Unparalleled Black speculative fiction author, Octavia E. Butler, not only faced real-life issues such as racism, sexism, climate change and deep existential questions with razor sharp insight, compassion, and eerie prophetic plotlines, so many Black authors are now redefining the genre and imagining radically different futures where people not only survive, but they thrive in a world that can look wildly different from this one. The journey to get there is often tough, and there isn’t always a perfect happy ending, but isn’t that just the way it often is?
Do you have any other sci-fi/fantasy books by Black authors you love? Let us know!
— Jackie M.
This amazing epic fantasy saga (written by Markham, Ontario based author Winter), takes inspiration from Southern African folklore and cultures. Dragons follows Tau, a young man who is born without a rare “gift”, deeming him deeply unremarkable, but is pushed to seek revenge and become the greatest swordsman after his loved ones are brutally taken from him. The publisher calls this book “Game of Thrones” meets “Black Panther” – need I say more?

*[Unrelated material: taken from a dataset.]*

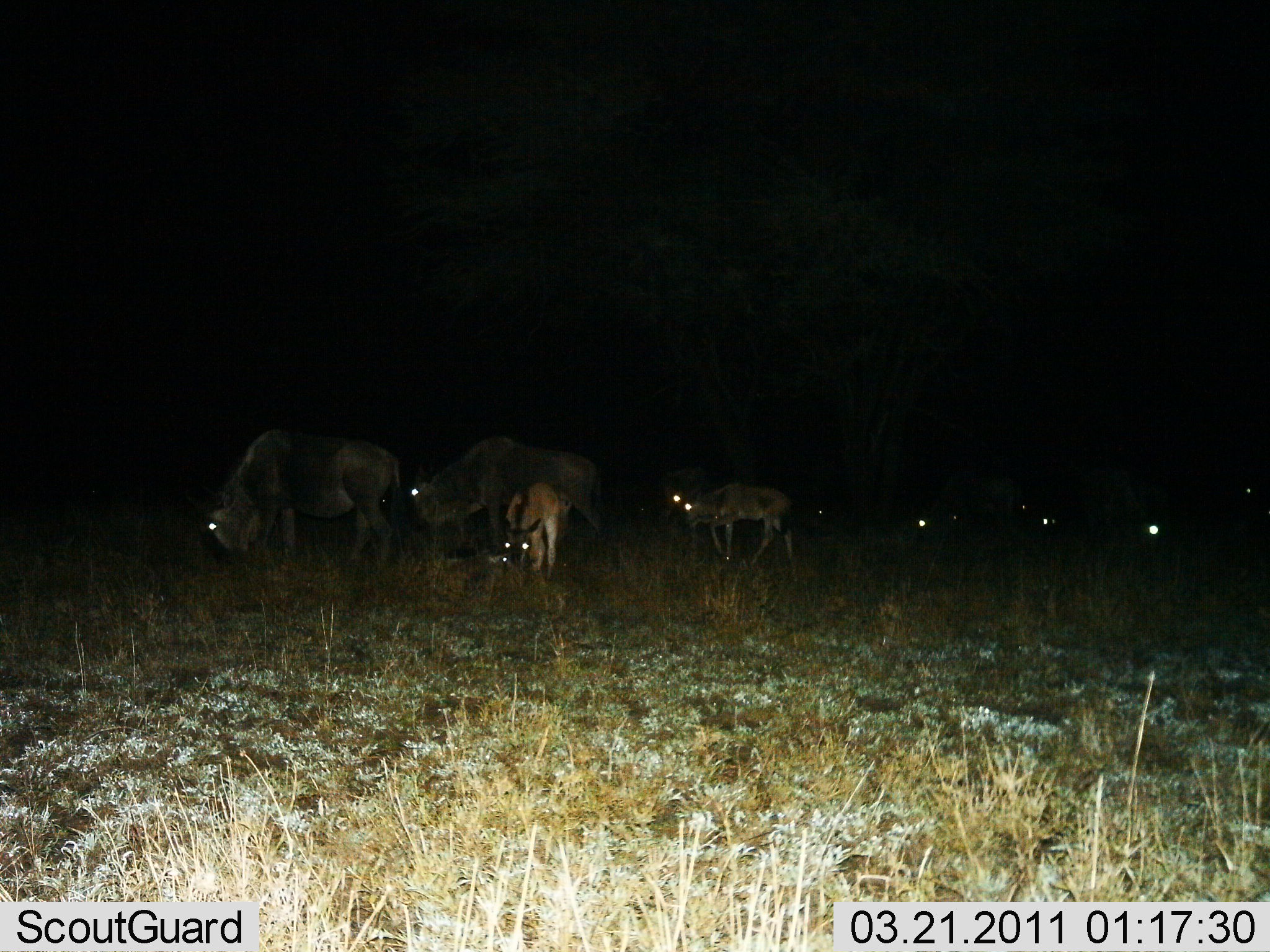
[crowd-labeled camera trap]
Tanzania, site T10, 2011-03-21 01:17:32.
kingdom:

The Broken Earth Trilogy by N.K. Jemisin
Okay, I know a lot of you know about this trilogy. The accolades for N.K. Jemisin are immense and well deserved. But I’m just going to leave this here. And urge you to read these books. The Fifth Season is the first in the dystopic fantasy trilogy that is told through the eyes of three young women: Demaya, Syenite, and Essun, born with the ability to manipulate geological elements called Orogenes. Orogenes are both social pariahs and also the only ones who can protect the entire world from the periodic apocalyptic weather events, also known as the fifth season as opposed to the four regular seasons, that occur every couple of hundred years in the slightly Earth-like world of the Stillness.
Brown Girl in the Ring by Nalo Hopkinson
This title (available at WPL as an eBook) is slightly older, written in 1998, but it starts with a bang that never fizzles out. This fast-paced sci-fi dystopia novel is set in a futuristic Toronto of divided socioeconomic classes where the wealthy have fled the city, and the low income, downtown neighbourhoods have stayed and adopted ancient magical practices. This is a rough and tumble book with a very recognizable landscape, and Hopkinson offers a fascinating philosophical question through the practice of ancient magic: perhaps we can only move forward by looking back at the past?
Binti by Nnedi Okorafor
Okay, you MAY have heard of this one too. But again, it is so worth the hype. This slim little novel by Nnedi Okorafor packs an unforgettable punch, telling an action-packed tale of Binti, a young woman offered a spot at the most elite university in the galaxy, for a very high price. This intergalactic adventure has it all: real-life family struggles, academic intrigue, a terrifying alien enemy, and very cool spaceships.